«Завтракать!» — зовет Камила, но муж ее не слышит. Она заглядывает в спальню через приоткрытую дверь, Клима стоит у окна, лучи света пробиваются сквозь прорехи в зеленых жалюзи, блики света рассыпаны по его обнаженному телу, оливково-зеленые пятна теней ложатся на пол прямо ей под ноги. Словно на картинах импрессионистов. Камила быстрым взглядом озирает узор теней на полу, потом внимательно смотрит на мужа. Клима стоит к ней спиной, плечи его подрагивают. Камила повторяет: «Завтракать!» На этот раз он ее услышал и мгновенно обернулся. Она замечает у него в руках свой блокнот, он его поспешно закрывает и кладет на ночной столик. И потом ей улыбается. Улыбка у Климы жабья. Эту его манеру улыбаться Камила знает досконально. Он сморщит свои тонкие губы, растянет их скобкой, словно две проволочки, и потом покажет зубы. Клима знает, что из-за тонких губ улыбка у него выходит чересчур зубастая, поэтому быстро улыбнется, тут же сомкнет и выпятит губы, словно для поцелуя. Наверное, он так же складывал губы трубочкой своей мамочке для поцелуя — наловчился. Эта его улыбка с томным выпячиванием губ всегда привлекала и привлекает женщин, но Камила ее терпеть не может, эта смесь лживости и самодовольства действует на нее, как взрывчатка. Глядя на его улыбку, она понимает, что он читал ее записи, а плечи его вздрагивали от смеха.
Клима садится за стол и поворачивает к себе кружку так, чтобы видеть Эйфелеву башню. Камила сидит напротив и размышляет. Читал мой дневник, даже разрешения не спросил, читал и смеялся, хам, это просто хамство и больше ничего. Камила всегда обо всем догадывается слишком поздно. А выдумки Климы и его обманы она вообще осознает в последнюю очередь. И сердится потом еще сильнее, но не столько на мужа, сколько на себя, глупую. Вот и теперь, не в силах сдержать свой гнев, она вскакивает из-за стола и, будто сорвав кляп со своей души, кричит: «Как ты посмел?!» И начинает обвинять Климу во всем сразу, но главное — в его изменах. Слова ее рассекают воздух, заполоняют кухню, как дикое воронье, слетевшееся с черных окрестных скал, птицы не могут найти дорогу обратно, машут крыльями, бьются о стены, каркают. Постепенно гнев ее остывает, слова оседают где-то в расщелинах сознания, Камиле хочется убежать отсюда, и немедленно. Лучше уйти, видеть его не могу, не знаю, что могу еще натворить. Она кидается к двери, задевает стол, кружка с Эйфелевой башней подпрыгивает, выплеснув кофе Климе на брюки. Он трет мокрые пятна носовым платком, но платок все только размазывает. Камила бежит в спальню, хватает своей блокнот, сквозь ватные клочки гнева в ее голове проносится сегодняшний сон: носовой платок, мокрые пятна, платье.

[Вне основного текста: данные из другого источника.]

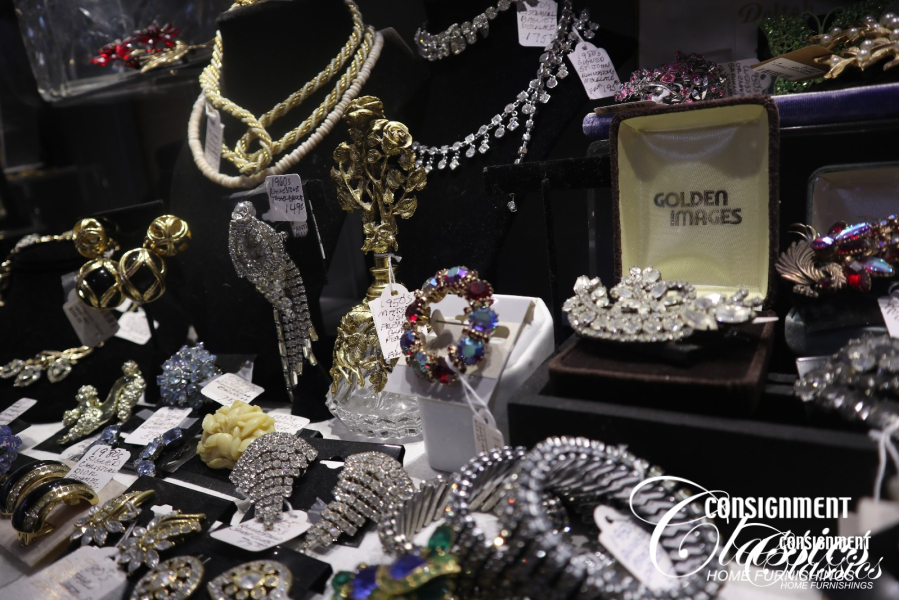 Alluring_Antiques (1)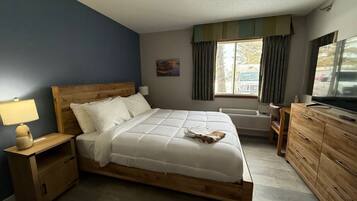 Desk, iron/ironing board, travel cot, WiFi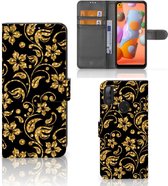 Telefoonhoesje Geschikt voor Samsung Galaxy M11 | A11 Bookcase Cadeau voor Oma Gouden Bloemen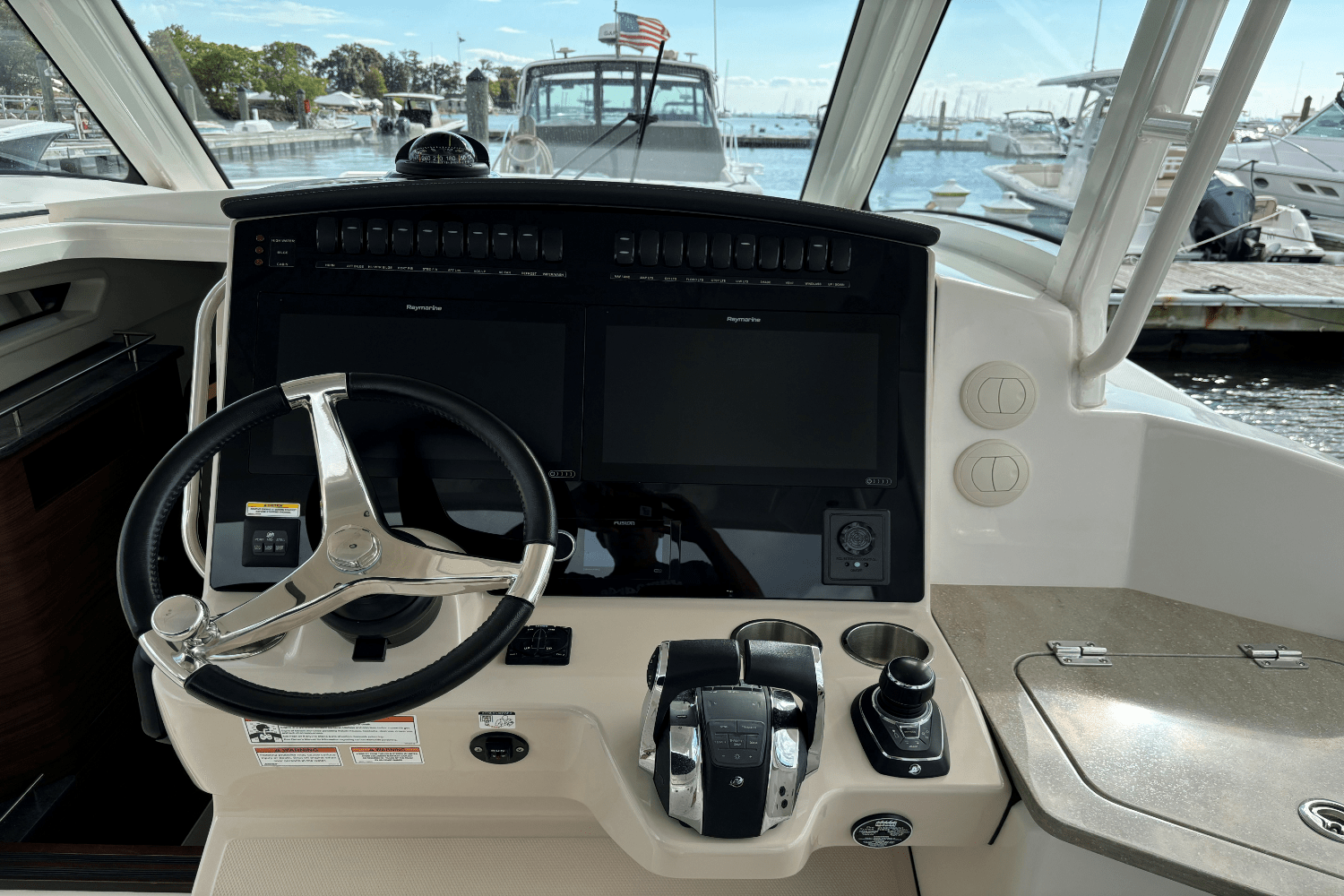 Slide: The Image of Boston Whaler 350 REALM 2020 - 12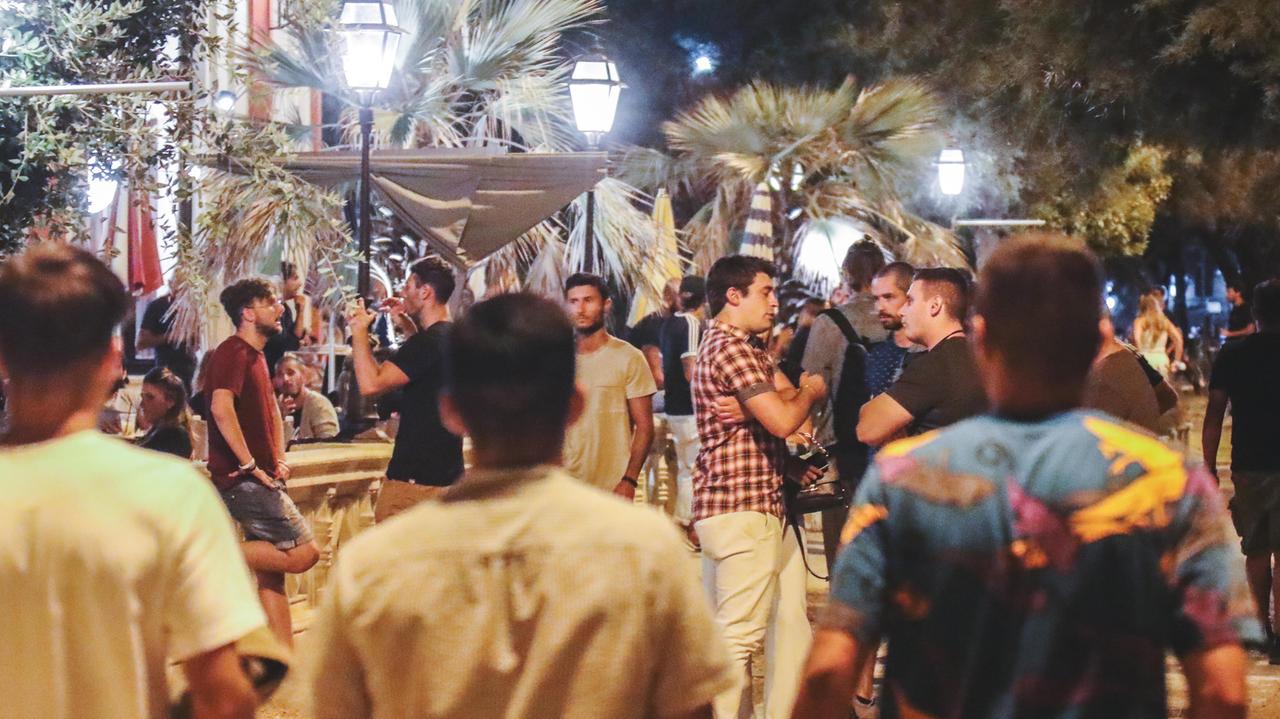 Martedì 18 agosto: sul lungomare la mascherina - tra i giovanissimi - non esiste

В парке позади дома Камила садится на скамейку, кладет блокнот на колени и, будто это молитвенник, гладит ладонью обложку с мимозой. На всякий случай она через плечо бросает взгляд на окна своей квартиры на втором этаже — не наблюдает ли за ней Клима. Нет, не смотрит, наверное, пиво пьет, как всегда, после завтрака. Чтобы забыть об утренней ссоре, она пролистывает последние записи и читает свой сон вчерашний: «Бреду вверх по отлогому склону. Уже не помню, кто направил меня этой дорогой, но мне важно достичь самого верха. Говорю себе, что должна быть усердной. Но главное — я должна выучить названия рек и растений. Пытаюсь перечислить реки в Северной Америке — и не могу. Наконец-то я на вершине. Я и не думала увидеть здесь что-нибудь грандиозное, но чего я никак не ожидала, так это найти поляну с большими камнями, выложенными в круг. Стою, запыхавшись, и смотрю на эти камни вокруг. Непохоже, что я где-то в горах, скорее в центре какого-то погасшего очага. Один особенно круглый камень весь покрыт кудрявыми цветами каланхоэ. Он напомнил мне мою маму, ее прическу, когда она однажды пришла из парикмахерской с перманентом и волосы ее переливались фиолетовым. Теперь я уже в школе, стою у доски, мне нужно мелом написать „каланхоэ фиолетовый“, но я не знаю, как это пишется. Ужасно жалко».